Thank you for sharing your insights. They also pop up in my mind when I write about these topics; I know that there is a part of nature which we will never attain or comprehend by only approaching it cognitively. The empirical method only goes so far, after all.
For the most part, I’m content with that, as I feel that science is a good place to start to wonder about the intricacies of the world. There’s another part to me (and to all of us, in my opinion), a non-informational side, to put it in your terminology.
To me, this side is a spiritual in nature and falls as per definition out of the scope of scientific scrutiny. Perhaps this non-informational, non-cognitive part of human beings is what triggers an interest in the interpretation of quantum mechanics, as both aspects deal with the nature of reality, albeit from a different perspective.

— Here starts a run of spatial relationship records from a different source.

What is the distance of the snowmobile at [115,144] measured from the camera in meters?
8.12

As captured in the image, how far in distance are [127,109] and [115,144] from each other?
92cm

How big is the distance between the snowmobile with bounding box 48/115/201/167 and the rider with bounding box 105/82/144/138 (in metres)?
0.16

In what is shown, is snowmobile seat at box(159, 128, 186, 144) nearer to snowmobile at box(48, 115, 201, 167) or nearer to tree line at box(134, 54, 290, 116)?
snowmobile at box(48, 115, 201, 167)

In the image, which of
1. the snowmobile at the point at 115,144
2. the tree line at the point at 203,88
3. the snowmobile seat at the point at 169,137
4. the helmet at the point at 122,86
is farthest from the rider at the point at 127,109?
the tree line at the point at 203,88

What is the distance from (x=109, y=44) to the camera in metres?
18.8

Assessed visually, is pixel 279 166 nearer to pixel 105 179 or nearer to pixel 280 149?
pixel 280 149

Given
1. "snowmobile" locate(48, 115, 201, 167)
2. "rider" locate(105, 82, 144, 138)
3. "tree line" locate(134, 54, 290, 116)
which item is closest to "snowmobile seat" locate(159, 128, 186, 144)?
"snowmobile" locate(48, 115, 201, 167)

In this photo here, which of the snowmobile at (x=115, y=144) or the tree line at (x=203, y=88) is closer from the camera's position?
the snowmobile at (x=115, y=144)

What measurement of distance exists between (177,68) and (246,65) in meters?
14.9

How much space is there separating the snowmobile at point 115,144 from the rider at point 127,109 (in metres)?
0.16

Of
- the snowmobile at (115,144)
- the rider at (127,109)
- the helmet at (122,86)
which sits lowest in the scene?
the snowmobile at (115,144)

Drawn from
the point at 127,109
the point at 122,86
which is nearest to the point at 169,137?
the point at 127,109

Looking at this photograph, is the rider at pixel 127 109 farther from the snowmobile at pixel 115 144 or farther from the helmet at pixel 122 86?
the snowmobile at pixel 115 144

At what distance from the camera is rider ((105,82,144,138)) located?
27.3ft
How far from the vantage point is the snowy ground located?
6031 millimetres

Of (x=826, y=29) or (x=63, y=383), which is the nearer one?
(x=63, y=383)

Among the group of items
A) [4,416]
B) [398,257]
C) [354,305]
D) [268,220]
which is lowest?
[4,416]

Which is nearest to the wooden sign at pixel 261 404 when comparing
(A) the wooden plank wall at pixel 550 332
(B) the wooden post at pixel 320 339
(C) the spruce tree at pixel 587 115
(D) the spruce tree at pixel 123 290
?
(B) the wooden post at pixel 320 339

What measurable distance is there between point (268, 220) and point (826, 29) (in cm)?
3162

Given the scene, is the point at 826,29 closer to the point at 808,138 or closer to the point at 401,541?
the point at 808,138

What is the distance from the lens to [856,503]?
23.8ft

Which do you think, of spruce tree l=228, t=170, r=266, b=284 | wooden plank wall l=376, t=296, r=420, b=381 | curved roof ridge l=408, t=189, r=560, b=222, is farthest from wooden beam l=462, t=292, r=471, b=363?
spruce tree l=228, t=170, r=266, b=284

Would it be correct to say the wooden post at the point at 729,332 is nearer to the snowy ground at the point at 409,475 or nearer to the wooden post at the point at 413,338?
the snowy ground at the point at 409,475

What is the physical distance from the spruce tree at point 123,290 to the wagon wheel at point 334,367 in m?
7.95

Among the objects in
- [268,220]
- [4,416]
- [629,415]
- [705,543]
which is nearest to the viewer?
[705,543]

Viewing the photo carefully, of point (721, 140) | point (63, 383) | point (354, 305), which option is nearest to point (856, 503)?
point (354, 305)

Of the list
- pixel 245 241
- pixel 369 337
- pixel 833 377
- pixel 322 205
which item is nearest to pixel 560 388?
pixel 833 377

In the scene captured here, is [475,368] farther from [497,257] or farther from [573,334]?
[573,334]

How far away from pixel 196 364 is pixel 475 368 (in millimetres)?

As a case in point, I wrote an article some while ago based on a book written by social constructivist and social scientist Alexander Wendt (“Quantum Mind and Social Science: Unifying Physical and Social Ontology”), whereby I applied the principles of quantum mechanics, as an analogy, to the social reality of the European Union.
Personally, I write to make sense of how I experience reality, and linking my writing with science makes the most sense to me, as it feels grounded, knowing that at the same time, as you’ve pointed out accurately, my understanding will be infinitely limited. But there is also that insatiable inquisitiveness to learn, explore, and put it all into words.